• [EXCERPT TO READ]:

The International Network for Government Science Advice has been monitoring different countries’ prioritisation models for the vaccine rollout – from the arts and culture sector in Serbia to indigenous populations in North America and New Zealand, and politicians in Turkey
After a year of battling the COVID-19 pandemic with only behavioural and policy tools at our disposal, the regulatory approval and rollout of first-generation vaccines is an historic turning point. Global attention is now focused on vaccine distribution strategies to achieve herd immunity, estimated to be around 70% of the population.
Yet the global vaccine supply remains insufficient, requiring countries to prioritise certain populations and phase their distribution efforts. This situation highlights the significant policy complexity in balancing multiple competing imperatives.
The World Health Organization (WHO) anticipated this problem last September when its Strategic Advisory Group of Experts on Vaccines, Immunization and Biologicals issued high-level guidance for allocating vaccines between countries and in priority populations within counties. Its prioritisation roadmap is underpinned by a values framework which highlights:
- human wellbeing;
- equal moral status;
- global and national equity;
- reciprocity (protecting the protectors); and
- legitimacy (making decisions transparently).
But the WHO also anticipated the complexities of weighing and balancing these values in the context of incomplete science, stating that it would issue vaccine-specific guidance as each product became available, which it has now begun to do.
A more sophisticated approach to prioritisation
Now a new research article by Kate Bubar and colleagues has proposed a more sophisticated approach to prioritisation. Building on the work of others, they use mathematical modelling to stratify age groups and integrate variables such as rates of transmission, the pharmacological efficacy of the vaccine, supply limitations, roll-out rates, and characteristics of the target population to help optimise prioritisation decisions for greatest impact in protecting the vulnerable (for which they use the admittedly simplistic proxy of age).

• [PROBLEM]: Reproduce word for word the stretch of the vaccine prioritization text from "The World Health" through "(making decisions transparently).". Rely on the vaccine prioritization text alone, drawing on nothing outside it.

• [INFORMATION SHOWN]:
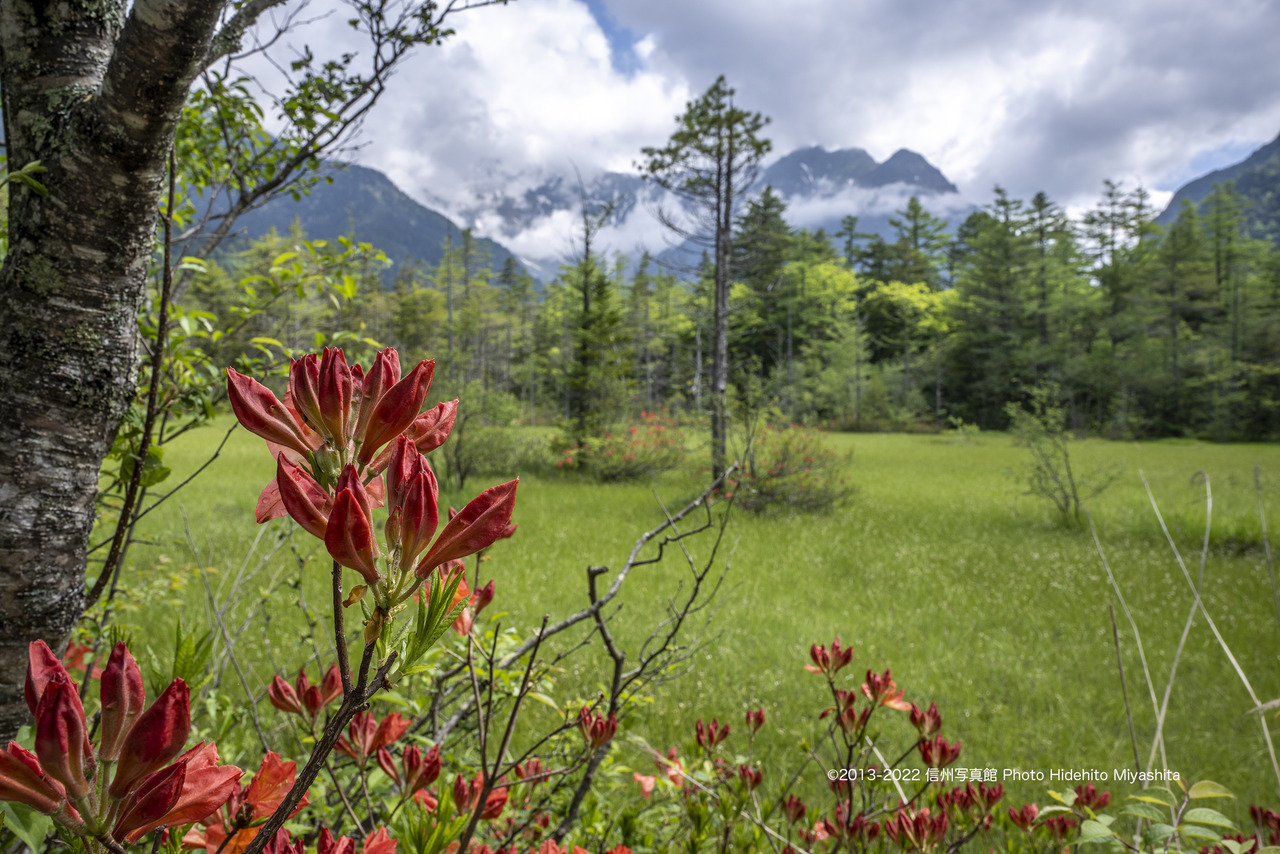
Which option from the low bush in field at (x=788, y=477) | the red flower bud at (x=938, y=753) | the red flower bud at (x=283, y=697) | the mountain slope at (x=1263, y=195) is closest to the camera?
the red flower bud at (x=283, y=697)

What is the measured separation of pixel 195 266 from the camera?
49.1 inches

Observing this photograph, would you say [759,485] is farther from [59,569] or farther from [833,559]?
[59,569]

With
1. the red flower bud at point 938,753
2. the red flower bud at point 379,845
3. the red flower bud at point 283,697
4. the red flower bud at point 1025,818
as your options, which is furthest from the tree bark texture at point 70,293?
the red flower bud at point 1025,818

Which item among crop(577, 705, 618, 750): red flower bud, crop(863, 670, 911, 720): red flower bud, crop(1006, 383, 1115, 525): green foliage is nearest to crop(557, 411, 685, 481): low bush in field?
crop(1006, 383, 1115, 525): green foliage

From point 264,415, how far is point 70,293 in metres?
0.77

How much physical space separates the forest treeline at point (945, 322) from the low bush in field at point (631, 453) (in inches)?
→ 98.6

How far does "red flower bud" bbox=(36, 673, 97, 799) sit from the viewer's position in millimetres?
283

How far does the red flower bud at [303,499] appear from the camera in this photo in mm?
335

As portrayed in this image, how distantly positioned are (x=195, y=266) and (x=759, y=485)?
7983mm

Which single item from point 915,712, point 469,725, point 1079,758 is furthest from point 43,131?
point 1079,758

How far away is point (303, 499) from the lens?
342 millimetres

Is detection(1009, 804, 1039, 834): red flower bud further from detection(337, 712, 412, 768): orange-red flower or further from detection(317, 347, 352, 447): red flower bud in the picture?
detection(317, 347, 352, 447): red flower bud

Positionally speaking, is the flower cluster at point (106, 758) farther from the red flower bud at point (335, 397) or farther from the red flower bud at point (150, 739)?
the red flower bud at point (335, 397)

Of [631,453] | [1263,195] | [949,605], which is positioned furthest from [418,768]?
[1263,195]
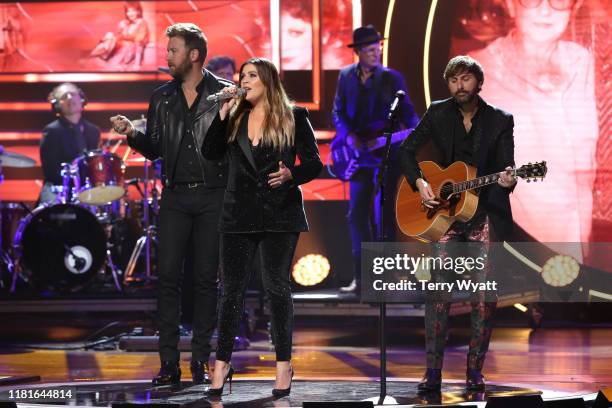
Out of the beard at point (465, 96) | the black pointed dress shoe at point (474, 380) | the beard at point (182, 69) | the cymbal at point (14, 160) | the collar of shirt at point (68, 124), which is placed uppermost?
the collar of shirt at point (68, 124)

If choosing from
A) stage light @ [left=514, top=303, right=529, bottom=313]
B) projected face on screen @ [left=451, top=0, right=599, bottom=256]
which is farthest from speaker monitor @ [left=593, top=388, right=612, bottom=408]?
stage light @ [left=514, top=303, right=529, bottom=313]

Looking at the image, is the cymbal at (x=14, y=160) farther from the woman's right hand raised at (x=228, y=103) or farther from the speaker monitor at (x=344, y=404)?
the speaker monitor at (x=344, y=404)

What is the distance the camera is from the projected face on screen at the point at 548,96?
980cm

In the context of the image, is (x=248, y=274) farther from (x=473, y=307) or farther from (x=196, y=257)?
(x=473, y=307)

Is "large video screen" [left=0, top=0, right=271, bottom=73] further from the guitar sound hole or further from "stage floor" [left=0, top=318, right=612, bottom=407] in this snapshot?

• [ANSWER AREA]:
The World Health Organization (WHO) anticipated this problem last September when its Strategic Advisory Group of Experts on Vaccines, Immunization and Biologicals issued high-level guidance for allocating vaccines between countries and in priority populations within counties. Its prioritisation roadmap is underpinned by a values framework which highlights:
- human wellbeing;
- equal moral status;
- global and national equity;
- reciprocity (protecting the protectors); and
- legitimacy (making decisions transparently).